Wait a minute for all the components to start.

You can connect on the local Grafana http://localhost:3000 (admin/admin) to look at the flows being collected.

Run a GoFlow insertion

If you want to send sFlow/NetFlow/IPFIX to a GoFlow, run the following:

Using Postgres:

$ cd compose
$ docker-compose -f docker-compose-postgres-collect.yml

Using Clickhouse (see next section):

$ cd compose
$ docker-compose -f docker-compose-clickhouse-collect.yml

Keep in mind this is a development/prototype setup. Some components will likely not be able to process more than a few thousands rows per second.
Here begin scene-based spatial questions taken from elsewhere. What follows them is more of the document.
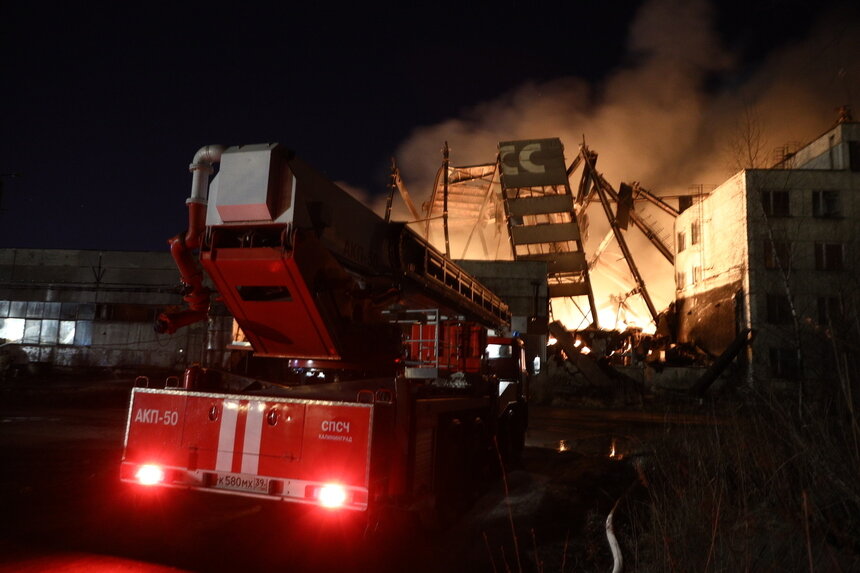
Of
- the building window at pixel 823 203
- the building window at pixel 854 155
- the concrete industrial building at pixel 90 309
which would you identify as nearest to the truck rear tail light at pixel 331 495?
the concrete industrial building at pixel 90 309

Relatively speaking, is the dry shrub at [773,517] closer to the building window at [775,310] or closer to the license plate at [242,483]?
the license plate at [242,483]

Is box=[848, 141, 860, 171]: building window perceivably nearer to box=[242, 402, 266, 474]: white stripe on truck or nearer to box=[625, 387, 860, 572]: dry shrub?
box=[625, 387, 860, 572]: dry shrub

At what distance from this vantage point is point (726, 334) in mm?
32375

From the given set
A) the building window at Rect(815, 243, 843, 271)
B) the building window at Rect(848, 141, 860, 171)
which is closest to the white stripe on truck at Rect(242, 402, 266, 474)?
the building window at Rect(815, 243, 843, 271)

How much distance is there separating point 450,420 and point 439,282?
2.28 metres

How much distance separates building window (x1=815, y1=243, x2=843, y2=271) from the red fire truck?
31318mm

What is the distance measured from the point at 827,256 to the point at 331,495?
34423 mm

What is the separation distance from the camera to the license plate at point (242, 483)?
5.06m

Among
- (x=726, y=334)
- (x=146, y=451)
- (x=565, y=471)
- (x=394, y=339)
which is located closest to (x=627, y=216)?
(x=726, y=334)

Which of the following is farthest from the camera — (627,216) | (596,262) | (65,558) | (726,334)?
(596,262)

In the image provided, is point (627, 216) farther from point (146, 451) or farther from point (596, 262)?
point (146, 451)

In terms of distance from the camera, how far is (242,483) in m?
5.13

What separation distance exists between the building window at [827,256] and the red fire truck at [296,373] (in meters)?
31.3

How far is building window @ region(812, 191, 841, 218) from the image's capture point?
31.1m
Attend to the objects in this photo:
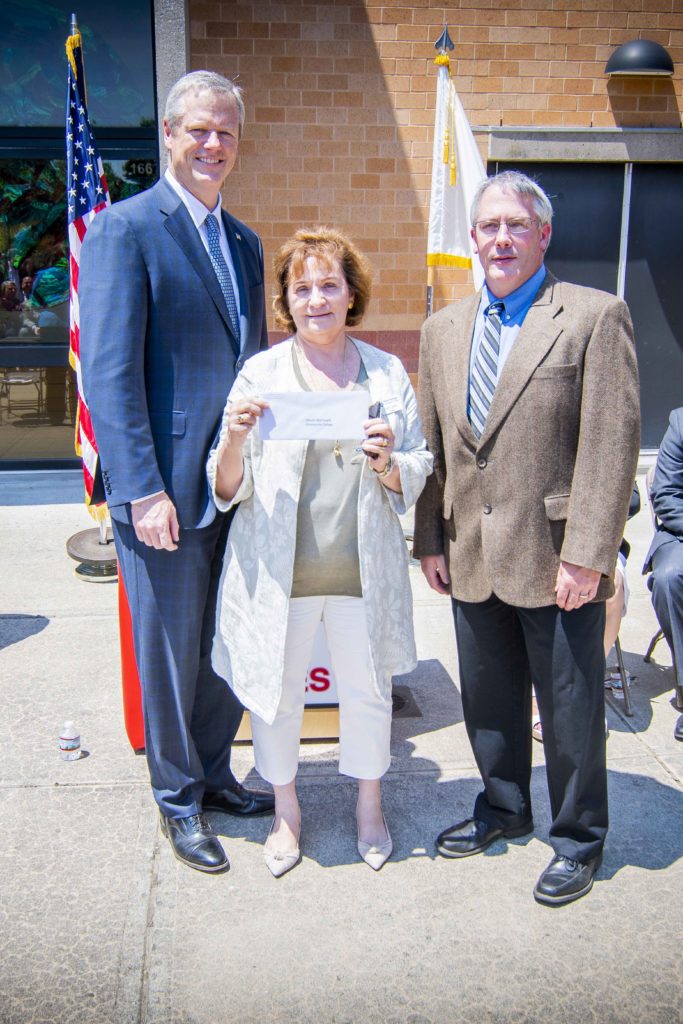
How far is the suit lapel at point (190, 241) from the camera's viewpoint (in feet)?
8.98

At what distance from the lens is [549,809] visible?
3.24 meters

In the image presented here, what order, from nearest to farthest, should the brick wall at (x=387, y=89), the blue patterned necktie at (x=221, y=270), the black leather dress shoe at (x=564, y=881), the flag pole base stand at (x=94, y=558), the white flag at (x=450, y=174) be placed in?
the black leather dress shoe at (x=564, y=881) < the blue patterned necktie at (x=221, y=270) < the flag pole base stand at (x=94, y=558) < the white flag at (x=450, y=174) < the brick wall at (x=387, y=89)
You will likely have to tweak configuration statements, number of workers.

Using a production setup, GoFlow was able to process more than +100k flows per seconds and insert them in a Clickhouse database.

About the Clickhouse setup

If you choose to visualize in Grafana, you will need a Clickhouse Data source plugin. You can connect to the compose Grafana which has the plugin installed.

The insertion is handled natively by Clickhouse:

Note: the protobuf messages to be written with their lengths.

Clickhouse will connect to Kafka periodically and fetch the content. Materialized views allow to store the data persistently and aggregate over fields.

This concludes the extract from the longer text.